More Picture Book Authors

These picture book authors and illustrators were born on this date:
Laurent de Brunhoff: He is the son of Jean de Brunhoff, creator of the books about Babar the elephant. Actually, though, it was Laurent’s mother who first created the story of the little elephant who leaves home to visit the city. Laurent’s father, Jean, died in 1937 when Laurent, the oldest of his three sons, was only twelve years old. Laurent grew up to become an artist and to continue the Babar saga in over thirty more books.
Virginia Lee Burton: (b.1909, d.1968) Virginia Burton is the author of Mike Mulligan and His Steamshovel and The Little House, both classic picture books. I read about her at Houghton Mifflin’s website about her work and found this autobiographical note about how she created her books.

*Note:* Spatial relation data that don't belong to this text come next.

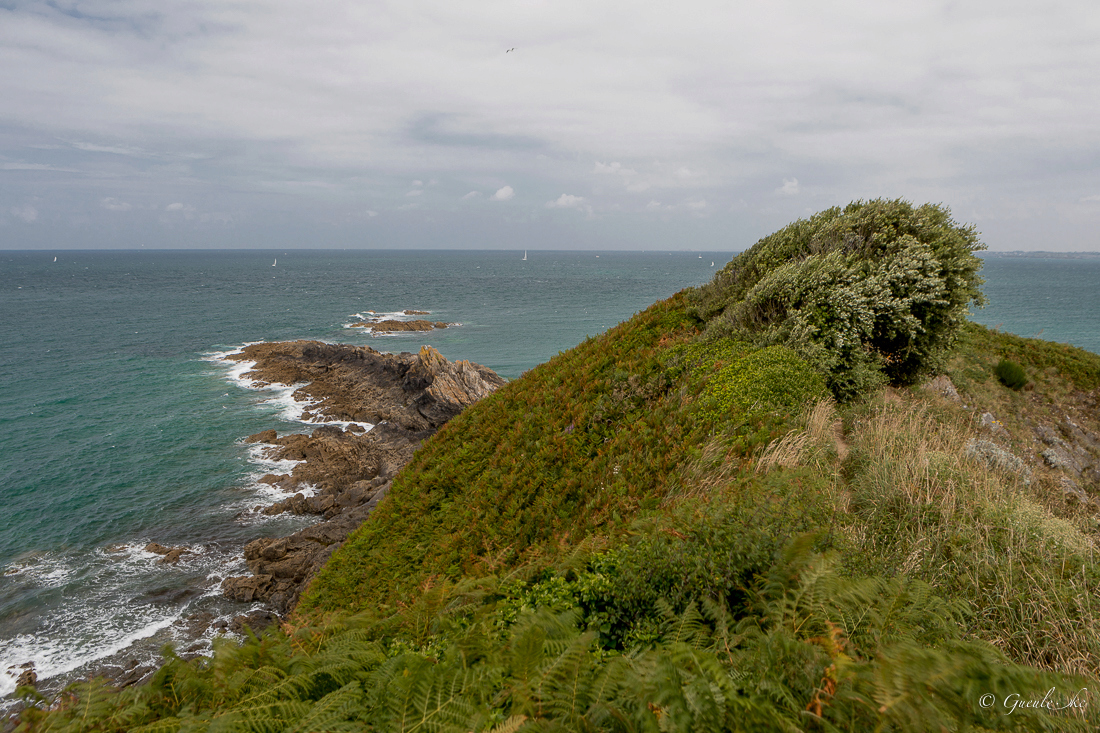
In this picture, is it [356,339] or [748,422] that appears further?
[356,339]

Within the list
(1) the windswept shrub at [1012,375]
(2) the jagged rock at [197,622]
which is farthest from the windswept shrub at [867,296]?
(2) the jagged rock at [197,622]

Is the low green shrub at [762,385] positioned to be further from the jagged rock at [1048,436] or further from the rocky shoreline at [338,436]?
the rocky shoreline at [338,436]

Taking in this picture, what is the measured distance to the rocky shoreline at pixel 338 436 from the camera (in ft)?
58.8

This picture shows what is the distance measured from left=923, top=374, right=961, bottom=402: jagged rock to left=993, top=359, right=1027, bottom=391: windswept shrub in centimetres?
390

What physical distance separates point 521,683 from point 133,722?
3.10 m

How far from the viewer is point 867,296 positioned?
10391 mm

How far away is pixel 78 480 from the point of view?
2486 centimetres

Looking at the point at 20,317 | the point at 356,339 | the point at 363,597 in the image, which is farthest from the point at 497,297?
the point at 363,597

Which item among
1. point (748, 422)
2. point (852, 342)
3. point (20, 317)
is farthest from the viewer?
point (20, 317)

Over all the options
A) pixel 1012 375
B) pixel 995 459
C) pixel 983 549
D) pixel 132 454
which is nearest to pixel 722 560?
pixel 983 549

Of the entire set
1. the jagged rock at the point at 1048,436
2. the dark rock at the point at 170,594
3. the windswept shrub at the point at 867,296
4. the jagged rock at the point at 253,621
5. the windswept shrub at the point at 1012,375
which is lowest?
the dark rock at the point at 170,594

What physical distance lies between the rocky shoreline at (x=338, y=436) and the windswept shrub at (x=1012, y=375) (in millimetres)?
22489

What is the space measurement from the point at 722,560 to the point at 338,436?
28532 millimetres

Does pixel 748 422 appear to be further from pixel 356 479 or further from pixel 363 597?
pixel 356 479
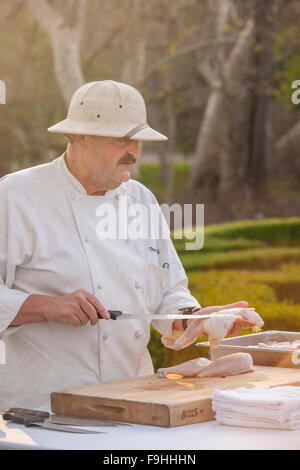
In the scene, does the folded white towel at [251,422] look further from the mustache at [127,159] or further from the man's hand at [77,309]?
the mustache at [127,159]

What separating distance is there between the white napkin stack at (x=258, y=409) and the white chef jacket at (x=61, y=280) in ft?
2.70

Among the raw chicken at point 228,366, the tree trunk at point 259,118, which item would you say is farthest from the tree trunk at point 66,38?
the raw chicken at point 228,366

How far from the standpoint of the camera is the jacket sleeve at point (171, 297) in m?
4.07

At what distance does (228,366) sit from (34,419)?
92 centimetres

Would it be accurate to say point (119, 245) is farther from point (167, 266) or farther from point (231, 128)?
point (231, 128)

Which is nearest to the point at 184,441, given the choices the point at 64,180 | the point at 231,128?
the point at 64,180

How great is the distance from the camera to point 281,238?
1457 centimetres

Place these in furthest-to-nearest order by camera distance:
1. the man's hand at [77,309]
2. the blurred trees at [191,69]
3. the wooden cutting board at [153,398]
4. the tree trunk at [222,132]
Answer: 1. the tree trunk at [222,132]
2. the blurred trees at [191,69]
3. the man's hand at [77,309]
4. the wooden cutting board at [153,398]

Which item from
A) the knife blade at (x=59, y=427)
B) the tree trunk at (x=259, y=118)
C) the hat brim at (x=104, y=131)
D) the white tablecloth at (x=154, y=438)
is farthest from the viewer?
the tree trunk at (x=259, y=118)

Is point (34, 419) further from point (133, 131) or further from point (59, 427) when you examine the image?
point (133, 131)

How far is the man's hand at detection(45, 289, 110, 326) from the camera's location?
11.5 feet

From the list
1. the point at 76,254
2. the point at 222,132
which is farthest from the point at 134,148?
the point at 222,132

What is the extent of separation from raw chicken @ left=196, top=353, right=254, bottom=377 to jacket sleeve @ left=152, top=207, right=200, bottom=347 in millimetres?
355
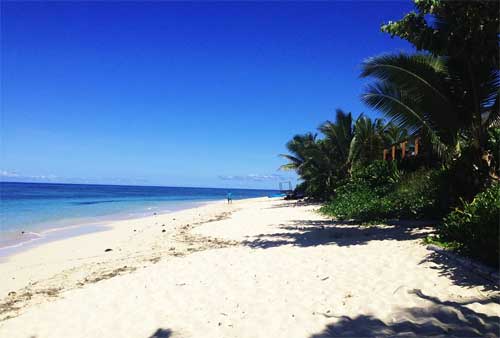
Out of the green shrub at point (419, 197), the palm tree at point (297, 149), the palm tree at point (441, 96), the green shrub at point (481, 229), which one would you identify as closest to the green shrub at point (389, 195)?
the green shrub at point (419, 197)

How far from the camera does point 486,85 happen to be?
8.09m

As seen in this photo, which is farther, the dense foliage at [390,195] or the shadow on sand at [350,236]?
the dense foliage at [390,195]

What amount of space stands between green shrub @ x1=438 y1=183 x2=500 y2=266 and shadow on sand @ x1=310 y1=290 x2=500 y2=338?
1006mm

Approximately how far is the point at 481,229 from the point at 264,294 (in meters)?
3.15

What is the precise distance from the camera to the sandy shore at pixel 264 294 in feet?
13.3

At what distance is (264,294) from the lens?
518 centimetres

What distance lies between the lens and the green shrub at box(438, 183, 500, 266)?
500cm

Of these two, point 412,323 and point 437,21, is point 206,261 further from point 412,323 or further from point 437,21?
point 437,21

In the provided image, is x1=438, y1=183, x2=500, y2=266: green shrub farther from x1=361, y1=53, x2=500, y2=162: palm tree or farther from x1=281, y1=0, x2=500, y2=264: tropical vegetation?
x1=361, y1=53, x2=500, y2=162: palm tree

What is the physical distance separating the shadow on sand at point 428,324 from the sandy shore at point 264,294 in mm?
10

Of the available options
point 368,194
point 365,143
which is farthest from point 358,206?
point 365,143

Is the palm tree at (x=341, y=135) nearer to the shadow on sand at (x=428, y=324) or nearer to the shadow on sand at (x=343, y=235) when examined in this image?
the shadow on sand at (x=343, y=235)

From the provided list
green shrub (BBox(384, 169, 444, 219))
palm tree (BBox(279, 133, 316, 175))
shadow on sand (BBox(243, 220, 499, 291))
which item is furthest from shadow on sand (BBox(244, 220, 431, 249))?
palm tree (BBox(279, 133, 316, 175))

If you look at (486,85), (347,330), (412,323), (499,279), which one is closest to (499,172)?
(486,85)
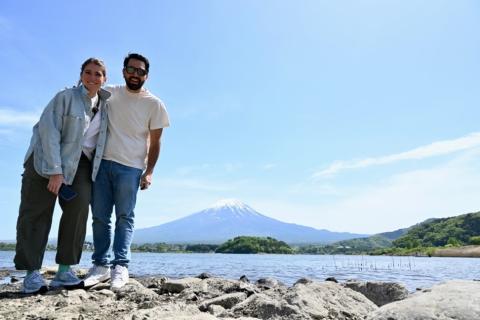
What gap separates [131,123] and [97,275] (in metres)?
1.81

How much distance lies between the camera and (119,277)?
4910 millimetres

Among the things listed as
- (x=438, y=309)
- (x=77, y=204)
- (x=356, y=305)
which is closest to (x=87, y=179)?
(x=77, y=204)

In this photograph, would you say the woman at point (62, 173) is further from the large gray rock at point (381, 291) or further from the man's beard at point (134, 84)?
the large gray rock at point (381, 291)

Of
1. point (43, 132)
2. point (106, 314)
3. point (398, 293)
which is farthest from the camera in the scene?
point (398, 293)

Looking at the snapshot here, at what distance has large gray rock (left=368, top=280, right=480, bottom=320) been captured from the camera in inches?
106

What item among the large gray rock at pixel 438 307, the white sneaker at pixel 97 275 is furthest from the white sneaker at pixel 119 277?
the large gray rock at pixel 438 307

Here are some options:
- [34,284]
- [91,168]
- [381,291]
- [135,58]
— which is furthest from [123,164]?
[381,291]

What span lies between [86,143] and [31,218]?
3.19 feet

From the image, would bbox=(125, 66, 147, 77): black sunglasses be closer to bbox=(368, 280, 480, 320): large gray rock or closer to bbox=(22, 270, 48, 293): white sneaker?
bbox=(22, 270, 48, 293): white sneaker

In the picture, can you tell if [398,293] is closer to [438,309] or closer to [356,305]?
[356,305]

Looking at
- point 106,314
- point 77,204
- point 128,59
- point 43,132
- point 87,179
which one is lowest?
point 106,314

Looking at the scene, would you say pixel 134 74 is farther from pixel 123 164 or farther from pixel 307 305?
pixel 307 305

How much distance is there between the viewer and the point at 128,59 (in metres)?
5.13

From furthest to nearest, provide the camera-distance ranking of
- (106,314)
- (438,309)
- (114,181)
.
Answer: (114,181)
(106,314)
(438,309)
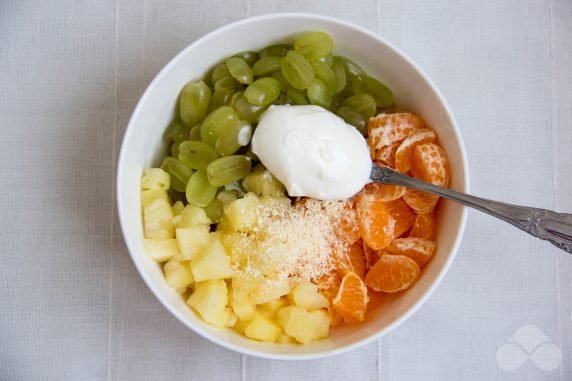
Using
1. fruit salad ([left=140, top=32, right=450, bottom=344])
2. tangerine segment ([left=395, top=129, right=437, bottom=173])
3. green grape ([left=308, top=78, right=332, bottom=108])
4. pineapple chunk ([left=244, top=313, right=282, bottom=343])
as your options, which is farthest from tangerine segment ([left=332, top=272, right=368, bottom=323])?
green grape ([left=308, top=78, right=332, bottom=108])

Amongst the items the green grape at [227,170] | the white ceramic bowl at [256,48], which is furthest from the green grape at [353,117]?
the green grape at [227,170]

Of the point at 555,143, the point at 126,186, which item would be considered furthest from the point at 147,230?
the point at 555,143

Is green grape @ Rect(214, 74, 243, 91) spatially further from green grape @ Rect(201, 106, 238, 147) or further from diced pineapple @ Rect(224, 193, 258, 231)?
diced pineapple @ Rect(224, 193, 258, 231)

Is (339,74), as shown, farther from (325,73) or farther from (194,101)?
(194,101)

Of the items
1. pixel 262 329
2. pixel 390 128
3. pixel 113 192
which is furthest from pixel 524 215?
pixel 113 192

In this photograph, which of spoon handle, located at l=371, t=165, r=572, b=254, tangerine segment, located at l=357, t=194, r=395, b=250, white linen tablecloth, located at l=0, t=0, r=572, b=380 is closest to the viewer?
spoon handle, located at l=371, t=165, r=572, b=254

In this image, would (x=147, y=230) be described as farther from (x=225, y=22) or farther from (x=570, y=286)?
(x=570, y=286)

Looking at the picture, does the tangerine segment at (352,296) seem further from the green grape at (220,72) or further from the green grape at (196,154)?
the green grape at (220,72)
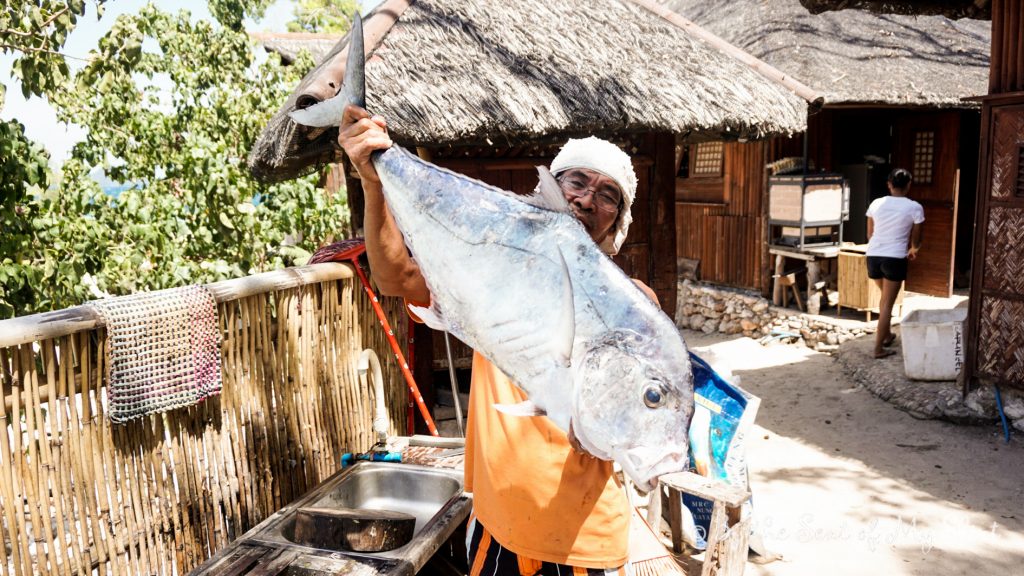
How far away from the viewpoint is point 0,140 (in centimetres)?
414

I literally draw my books first and write the texts after – sort of “cart before the horse.” I pin the sketched pages in sequence on the walls of my studio so I can see the book as a whole. Then I make a rough dummy and then the final drawings and, when I can put it off no longer, I type out the text and paste it in the dummy. Whenever I can, I substitute picture for word.

My first thought is: how could one have a decent plot doing a book this way? However, her books definitely tell a good story. Burton won the Caldecott Award in 1954 for her book The Little House.
Donald Crews: My favorite books by this author/illustrator are Harbor, Parade, and Truck. His illustrations are bright, simple and visually appealing. Not much subtlety here, not a whole lot of story, but there’s lots of fun for the two and three year old crowd. Go here for a short article by Crews about the Ticonderoga #2 pencil, “brand new (they don’t last long) and freshly sharpened. Golden yellow (Cadmium yellow), six-sided, with yellow and green ferrule, and at one end a pink eraser.” I also like my pencils yellow and freshly sharpened.